>> Start Document passage

Wall Street-style occupations have been called for Sydney, Melbourne, Perth, Brisbane and Adelaide. By October 6, close to 1300 people had indicated on Facebook that they would attend the Melbourne event.
Occupy Melbourne’s Nick Carson told Green Left Weekly that the Melbourne action, which will take place in City Square, aims to be “a broad-based, very inclusive grassroots movement of normal, everyday people”.
The first organising meeting for Occupy Melbourne took place on October 2. Carson said the meeting “agreed that we’re in solidarity with Occupy Wall Street, that Occupy Melbourne will commence on October 15, and that we will be camping in City Square in Melbourne indefinitely”.
Carson said the protest’s goals are intentionally broad and open-ended. Once the occupation begins, democratic spaces will be set up to allow participants to determine the shared aims of the action for themselves.
“What we all agree on is that our democracies aren’t functioning properly,” said Carson.
“We all agree on our opposition to corporate influence over our democracies. And we all agree that giant lobby groups, wealthy businesses and wealthy individuals, and groups and associations like business councils, have an unequal influence over our politicians.

>> End Document passage

:: Work required ::
Reproduce the Occupy Melbourne passage word for word, from "Carson said the protest’s" to "action for themselves.".

>> Start Data excerpts

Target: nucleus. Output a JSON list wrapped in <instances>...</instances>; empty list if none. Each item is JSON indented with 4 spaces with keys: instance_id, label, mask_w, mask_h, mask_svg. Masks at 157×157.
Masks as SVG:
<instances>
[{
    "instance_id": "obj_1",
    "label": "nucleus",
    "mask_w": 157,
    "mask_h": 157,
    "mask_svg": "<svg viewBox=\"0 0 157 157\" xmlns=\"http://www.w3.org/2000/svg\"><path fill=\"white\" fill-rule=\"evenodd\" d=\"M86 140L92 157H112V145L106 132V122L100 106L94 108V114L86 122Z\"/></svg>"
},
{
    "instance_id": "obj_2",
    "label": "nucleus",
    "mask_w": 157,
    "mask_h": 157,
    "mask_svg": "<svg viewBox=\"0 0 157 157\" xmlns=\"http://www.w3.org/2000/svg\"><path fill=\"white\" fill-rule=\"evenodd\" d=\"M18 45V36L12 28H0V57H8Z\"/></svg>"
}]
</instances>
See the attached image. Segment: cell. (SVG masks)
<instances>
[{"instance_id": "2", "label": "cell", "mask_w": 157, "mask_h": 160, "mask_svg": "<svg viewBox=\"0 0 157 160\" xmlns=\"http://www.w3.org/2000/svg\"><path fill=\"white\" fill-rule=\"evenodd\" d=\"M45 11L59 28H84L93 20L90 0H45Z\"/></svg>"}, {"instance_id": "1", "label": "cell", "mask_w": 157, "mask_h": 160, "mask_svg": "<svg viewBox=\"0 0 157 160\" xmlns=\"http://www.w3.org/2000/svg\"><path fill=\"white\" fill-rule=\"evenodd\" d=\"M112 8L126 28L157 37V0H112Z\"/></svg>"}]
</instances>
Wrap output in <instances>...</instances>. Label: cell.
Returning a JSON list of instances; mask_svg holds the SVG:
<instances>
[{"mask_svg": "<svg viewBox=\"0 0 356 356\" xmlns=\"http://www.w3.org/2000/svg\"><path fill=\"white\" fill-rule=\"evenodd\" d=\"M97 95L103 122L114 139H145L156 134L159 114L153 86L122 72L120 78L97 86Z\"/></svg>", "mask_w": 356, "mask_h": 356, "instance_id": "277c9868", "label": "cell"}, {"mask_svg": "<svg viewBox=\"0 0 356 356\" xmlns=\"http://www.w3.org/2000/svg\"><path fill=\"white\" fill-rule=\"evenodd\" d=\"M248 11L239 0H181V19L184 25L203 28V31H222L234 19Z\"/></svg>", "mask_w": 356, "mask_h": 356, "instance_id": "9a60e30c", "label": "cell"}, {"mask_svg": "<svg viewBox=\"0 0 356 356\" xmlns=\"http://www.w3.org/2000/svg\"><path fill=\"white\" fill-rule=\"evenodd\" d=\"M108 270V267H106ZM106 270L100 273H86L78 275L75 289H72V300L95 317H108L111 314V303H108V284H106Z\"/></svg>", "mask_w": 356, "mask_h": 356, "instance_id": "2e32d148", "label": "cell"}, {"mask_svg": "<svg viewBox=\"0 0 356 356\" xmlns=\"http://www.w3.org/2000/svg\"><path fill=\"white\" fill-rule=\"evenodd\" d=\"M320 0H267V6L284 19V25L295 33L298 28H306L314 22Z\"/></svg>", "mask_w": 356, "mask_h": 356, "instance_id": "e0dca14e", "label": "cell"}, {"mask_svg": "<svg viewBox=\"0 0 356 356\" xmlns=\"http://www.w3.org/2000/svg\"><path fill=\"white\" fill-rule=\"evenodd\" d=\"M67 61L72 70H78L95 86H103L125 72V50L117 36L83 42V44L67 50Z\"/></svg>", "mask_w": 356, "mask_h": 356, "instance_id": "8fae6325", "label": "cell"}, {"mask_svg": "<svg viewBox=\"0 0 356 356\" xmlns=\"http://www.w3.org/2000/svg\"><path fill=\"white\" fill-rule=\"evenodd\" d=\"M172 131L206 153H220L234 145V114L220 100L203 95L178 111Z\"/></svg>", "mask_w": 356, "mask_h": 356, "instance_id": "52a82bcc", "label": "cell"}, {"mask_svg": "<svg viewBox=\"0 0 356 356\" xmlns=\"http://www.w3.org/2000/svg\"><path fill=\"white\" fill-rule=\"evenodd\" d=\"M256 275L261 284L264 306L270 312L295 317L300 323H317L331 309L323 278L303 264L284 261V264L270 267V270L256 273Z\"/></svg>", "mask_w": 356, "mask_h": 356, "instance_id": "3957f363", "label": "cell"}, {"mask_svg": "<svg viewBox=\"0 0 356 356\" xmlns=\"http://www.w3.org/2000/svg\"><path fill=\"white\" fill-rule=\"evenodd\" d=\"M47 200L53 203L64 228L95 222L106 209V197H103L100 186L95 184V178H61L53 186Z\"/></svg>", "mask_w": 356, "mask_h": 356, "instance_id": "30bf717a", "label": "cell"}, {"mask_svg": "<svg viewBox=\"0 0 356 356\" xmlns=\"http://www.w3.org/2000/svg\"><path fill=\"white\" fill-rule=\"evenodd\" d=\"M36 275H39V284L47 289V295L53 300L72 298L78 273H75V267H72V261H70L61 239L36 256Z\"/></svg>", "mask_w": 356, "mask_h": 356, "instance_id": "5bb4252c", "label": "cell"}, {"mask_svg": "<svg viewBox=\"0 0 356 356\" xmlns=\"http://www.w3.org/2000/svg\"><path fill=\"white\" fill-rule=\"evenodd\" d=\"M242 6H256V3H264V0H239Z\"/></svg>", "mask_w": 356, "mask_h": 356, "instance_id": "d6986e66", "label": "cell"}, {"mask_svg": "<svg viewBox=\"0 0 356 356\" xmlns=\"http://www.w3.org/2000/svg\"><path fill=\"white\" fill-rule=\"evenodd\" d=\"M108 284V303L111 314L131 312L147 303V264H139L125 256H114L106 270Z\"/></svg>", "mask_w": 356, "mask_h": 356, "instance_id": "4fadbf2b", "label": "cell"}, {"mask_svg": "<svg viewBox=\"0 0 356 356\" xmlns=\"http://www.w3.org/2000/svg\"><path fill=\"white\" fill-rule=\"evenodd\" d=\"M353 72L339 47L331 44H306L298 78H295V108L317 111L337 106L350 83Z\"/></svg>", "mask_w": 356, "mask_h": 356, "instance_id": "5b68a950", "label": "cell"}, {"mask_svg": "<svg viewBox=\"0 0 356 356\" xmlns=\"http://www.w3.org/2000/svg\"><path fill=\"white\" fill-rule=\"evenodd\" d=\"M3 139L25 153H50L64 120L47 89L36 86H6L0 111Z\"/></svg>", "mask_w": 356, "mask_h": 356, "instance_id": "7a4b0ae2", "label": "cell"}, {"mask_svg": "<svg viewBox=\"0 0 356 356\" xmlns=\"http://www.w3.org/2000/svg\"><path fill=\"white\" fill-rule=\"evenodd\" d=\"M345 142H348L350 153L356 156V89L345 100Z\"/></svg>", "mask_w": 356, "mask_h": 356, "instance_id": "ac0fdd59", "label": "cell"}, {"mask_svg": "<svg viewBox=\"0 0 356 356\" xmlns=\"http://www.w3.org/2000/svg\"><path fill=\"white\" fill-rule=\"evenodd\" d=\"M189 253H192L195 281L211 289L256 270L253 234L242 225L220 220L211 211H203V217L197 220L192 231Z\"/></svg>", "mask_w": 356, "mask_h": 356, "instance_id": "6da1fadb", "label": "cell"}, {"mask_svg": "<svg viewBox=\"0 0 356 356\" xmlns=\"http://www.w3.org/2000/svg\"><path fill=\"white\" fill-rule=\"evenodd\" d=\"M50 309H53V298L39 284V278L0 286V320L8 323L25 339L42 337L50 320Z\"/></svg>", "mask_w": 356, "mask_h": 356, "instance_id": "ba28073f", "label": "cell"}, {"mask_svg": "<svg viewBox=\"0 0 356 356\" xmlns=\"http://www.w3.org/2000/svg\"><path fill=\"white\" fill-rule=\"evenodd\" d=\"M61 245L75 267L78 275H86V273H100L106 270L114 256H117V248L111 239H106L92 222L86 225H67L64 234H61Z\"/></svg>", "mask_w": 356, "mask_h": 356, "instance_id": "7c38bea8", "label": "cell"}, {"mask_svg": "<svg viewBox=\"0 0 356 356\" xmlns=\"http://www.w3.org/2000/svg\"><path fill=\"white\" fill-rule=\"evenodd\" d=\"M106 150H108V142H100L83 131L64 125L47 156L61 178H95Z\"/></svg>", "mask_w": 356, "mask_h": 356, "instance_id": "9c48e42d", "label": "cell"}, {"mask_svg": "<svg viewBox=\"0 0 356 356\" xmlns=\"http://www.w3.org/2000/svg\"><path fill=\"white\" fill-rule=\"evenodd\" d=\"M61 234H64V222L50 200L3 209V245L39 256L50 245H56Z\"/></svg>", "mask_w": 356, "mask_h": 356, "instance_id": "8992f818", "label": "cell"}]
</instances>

>> End Data excerpts

:: Expected output ::
Carson said the protest’s goals are intentionally broad and open-ended. Once the occupation begins, democratic spaces will be set up to allow participants to determine the shared aims of the action for themselves.